## Stored dataset items
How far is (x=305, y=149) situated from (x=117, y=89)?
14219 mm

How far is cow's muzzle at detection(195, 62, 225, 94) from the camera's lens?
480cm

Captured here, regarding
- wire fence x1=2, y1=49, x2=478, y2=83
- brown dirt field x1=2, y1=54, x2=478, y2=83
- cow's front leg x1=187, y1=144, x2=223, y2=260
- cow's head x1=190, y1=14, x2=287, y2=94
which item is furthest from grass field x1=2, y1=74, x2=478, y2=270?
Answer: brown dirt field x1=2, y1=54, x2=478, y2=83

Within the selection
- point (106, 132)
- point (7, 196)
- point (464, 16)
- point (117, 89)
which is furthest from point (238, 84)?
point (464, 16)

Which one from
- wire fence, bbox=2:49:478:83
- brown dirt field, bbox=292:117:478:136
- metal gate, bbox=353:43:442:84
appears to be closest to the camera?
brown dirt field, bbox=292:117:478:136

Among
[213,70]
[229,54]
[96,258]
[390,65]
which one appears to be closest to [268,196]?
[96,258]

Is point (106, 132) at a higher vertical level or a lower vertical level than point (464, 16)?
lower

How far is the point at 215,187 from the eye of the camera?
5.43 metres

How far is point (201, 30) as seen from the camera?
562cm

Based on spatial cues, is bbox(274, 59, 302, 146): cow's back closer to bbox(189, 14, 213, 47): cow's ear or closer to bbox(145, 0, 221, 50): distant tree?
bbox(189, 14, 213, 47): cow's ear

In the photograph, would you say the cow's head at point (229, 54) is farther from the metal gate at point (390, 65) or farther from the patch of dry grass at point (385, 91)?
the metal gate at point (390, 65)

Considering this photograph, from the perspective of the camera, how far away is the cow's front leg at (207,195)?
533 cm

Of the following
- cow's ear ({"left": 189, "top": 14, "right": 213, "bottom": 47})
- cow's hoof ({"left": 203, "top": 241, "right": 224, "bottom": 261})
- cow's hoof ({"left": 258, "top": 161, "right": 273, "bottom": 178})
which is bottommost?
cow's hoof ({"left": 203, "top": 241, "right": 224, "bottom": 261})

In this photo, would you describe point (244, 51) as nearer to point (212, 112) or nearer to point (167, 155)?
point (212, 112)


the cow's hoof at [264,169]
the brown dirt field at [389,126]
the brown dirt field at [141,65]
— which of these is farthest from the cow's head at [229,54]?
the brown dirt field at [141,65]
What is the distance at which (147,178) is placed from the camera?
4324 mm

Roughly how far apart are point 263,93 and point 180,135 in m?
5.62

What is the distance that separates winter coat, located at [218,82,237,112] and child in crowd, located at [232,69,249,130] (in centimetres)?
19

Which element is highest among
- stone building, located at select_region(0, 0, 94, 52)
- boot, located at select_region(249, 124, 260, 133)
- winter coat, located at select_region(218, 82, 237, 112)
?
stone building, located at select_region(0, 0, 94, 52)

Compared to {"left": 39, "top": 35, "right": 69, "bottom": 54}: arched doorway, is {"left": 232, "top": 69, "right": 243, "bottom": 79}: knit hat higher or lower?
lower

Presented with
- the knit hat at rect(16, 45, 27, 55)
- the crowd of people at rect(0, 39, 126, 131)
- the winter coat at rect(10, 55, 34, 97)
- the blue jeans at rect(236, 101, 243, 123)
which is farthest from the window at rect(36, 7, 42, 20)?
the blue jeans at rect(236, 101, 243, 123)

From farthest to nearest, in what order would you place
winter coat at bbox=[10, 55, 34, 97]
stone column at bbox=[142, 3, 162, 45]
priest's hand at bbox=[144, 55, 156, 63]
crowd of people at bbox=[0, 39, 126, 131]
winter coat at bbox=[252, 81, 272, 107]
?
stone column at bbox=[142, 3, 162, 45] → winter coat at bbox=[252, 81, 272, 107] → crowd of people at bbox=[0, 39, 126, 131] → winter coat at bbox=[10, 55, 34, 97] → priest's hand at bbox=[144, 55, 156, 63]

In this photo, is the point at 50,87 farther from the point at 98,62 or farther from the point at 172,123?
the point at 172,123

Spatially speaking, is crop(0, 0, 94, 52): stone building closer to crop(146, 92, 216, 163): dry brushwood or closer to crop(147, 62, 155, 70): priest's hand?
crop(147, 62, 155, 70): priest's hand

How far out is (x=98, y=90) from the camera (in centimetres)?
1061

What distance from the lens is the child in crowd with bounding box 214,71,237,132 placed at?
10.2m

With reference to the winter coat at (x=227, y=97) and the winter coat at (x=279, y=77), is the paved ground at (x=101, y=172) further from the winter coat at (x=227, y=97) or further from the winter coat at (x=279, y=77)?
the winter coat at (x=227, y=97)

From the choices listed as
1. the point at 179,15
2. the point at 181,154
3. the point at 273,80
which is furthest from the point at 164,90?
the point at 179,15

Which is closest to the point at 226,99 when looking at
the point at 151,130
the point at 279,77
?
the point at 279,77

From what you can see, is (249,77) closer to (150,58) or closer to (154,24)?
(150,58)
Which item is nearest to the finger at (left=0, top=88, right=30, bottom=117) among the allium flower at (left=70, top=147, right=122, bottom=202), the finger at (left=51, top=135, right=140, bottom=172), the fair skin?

## PROBLEM DETAILS
Retype the entire listing above line for line, with no changes.

## ANSWER TO THE TASK
How far is (x=305, y=149) situated from (x=117, y=89)?
14219 mm

How far is cow's muzzle at detection(195, 62, 225, 94) from the camera's lens?
480cm

Captured here, regarding
- wire fence x1=2, y1=49, x2=478, y2=83
- brown dirt field x1=2, y1=54, x2=478, y2=83
- cow's front leg x1=187, y1=144, x2=223, y2=260
- cow's head x1=190, y1=14, x2=287, y2=94
which item is furthest from grass field x1=2, y1=74, x2=478, y2=270?
Answer: brown dirt field x1=2, y1=54, x2=478, y2=83

Within the selection
- point (106, 132)
- point (7, 196)
- point (464, 16)
- point (117, 89)
which is furthest from point (238, 84)?
point (464, 16)

Which one from
- wire fence, bbox=2:49:478:83
- brown dirt field, bbox=292:117:478:136
- metal gate, bbox=353:43:442:84
appears to be closest to the camera?
brown dirt field, bbox=292:117:478:136

Among
[213,70]
[229,54]
[96,258]
[390,65]
which one appears to be closest to [268,196]?
[96,258]

Is point (106, 132) at a higher vertical level or a lower vertical level than point (464, 16)?
lower

How far is the point at 215,187 from the eye of the camera?
5.43 metres

How far is point (201, 30) as seen from the camera?
562cm

Based on spatial cues, is bbox(274, 59, 302, 146): cow's back closer to bbox(189, 14, 213, 47): cow's ear or closer to bbox(145, 0, 221, 50): distant tree?
bbox(189, 14, 213, 47): cow's ear

In the photograph, would you say the cow's head at point (229, 54) is farther from the metal gate at point (390, 65) or farther from the patch of dry grass at point (385, 91)?
the metal gate at point (390, 65)

Considering this photograph, from the perspective of the camera, how far away is the cow's front leg at (207,195)?
533 cm

Of the following
- cow's ear ({"left": 189, "top": 14, "right": 213, "bottom": 47})
- cow's hoof ({"left": 203, "top": 241, "right": 224, "bottom": 261})
- cow's hoof ({"left": 258, "top": 161, "right": 273, "bottom": 178})
which is bottommost?
cow's hoof ({"left": 203, "top": 241, "right": 224, "bottom": 261})

In this photo, would you describe point (244, 51) as nearer to point (212, 112) or nearer to point (167, 155)?
point (212, 112)


the cow's hoof at [264,169]
the brown dirt field at [389,126]
the brown dirt field at [141,65]
— which of these is farthest from the cow's head at [229,54]?
the brown dirt field at [141,65]
What is the distance at which (147,178) is placed from the camera?
4324 mm

Roughly how far apart are point 263,93 and point 180,135 in m?
5.62

What is the distance that separates winter coat, located at [218,82,237,112] and child in crowd, located at [232,69,249,130] (in centimetres)?
19

Which element is highest among
- stone building, located at select_region(0, 0, 94, 52)
- boot, located at select_region(249, 124, 260, 133)
- winter coat, located at select_region(218, 82, 237, 112)
?
stone building, located at select_region(0, 0, 94, 52)

Compared to {"left": 39, "top": 35, "right": 69, "bottom": 54}: arched doorway, is {"left": 232, "top": 69, "right": 243, "bottom": 79}: knit hat higher or lower?
lower

Presented with
- the knit hat at rect(16, 45, 27, 55)
- the crowd of people at rect(0, 39, 126, 131)
- the winter coat at rect(10, 55, 34, 97)
- the blue jeans at rect(236, 101, 243, 123)
which is farthest from the window at rect(36, 7, 42, 20)?
the blue jeans at rect(236, 101, 243, 123)

From farthest to nearest, in what order would you place
winter coat at bbox=[10, 55, 34, 97]
stone column at bbox=[142, 3, 162, 45]
priest's hand at bbox=[144, 55, 156, 63]
crowd of people at bbox=[0, 39, 126, 131]
winter coat at bbox=[252, 81, 272, 107]
?
stone column at bbox=[142, 3, 162, 45] → winter coat at bbox=[252, 81, 272, 107] → crowd of people at bbox=[0, 39, 126, 131] → winter coat at bbox=[10, 55, 34, 97] → priest's hand at bbox=[144, 55, 156, 63]

In this photo, is the point at 50,87 farther from the point at 98,62 or farther from the point at 172,123?
the point at 172,123

Spatially speaking, is crop(0, 0, 94, 52): stone building closer to crop(146, 92, 216, 163): dry brushwood or closer to crop(147, 62, 155, 70): priest's hand?
crop(147, 62, 155, 70): priest's hand

How far out is (x=98, y=90) from the camera (in centimetres)?
1061

What distance from the lens is the child in crowd with bounding box 214,71,237,132 placed at?
10.2m

With reference to the winter coat at (x=227, y=97) and the winter coat at (x=279, y=77), is the paved ground at (x=101, y=172) further from the winter coat at (x=227, y=97) or further from the winter coat at (x=279, y=77)?
the winter coat at (x=227, y=97)

From the choices listed as
1. the point at 179,15
2. the point at 181,154
3. the point at 273,80
which is furthest from the point at 164,90?
the point at 179,15

Which is closest to the point at 226,99 when looking at
the point at 151,130
the point at 279,77
?
the point at 279,77

From what you can see, is (249,77) closer to (150,58) or closer to (154,24)?
(150,58)
Which item is nearest to the finger at (left=0, top=88, right=30, bottom=117) among the allium flower at (left=70, top=147, right=122, bottom=202), the finger at (left=51, top=135, right=140, bottom=172), the fair skin?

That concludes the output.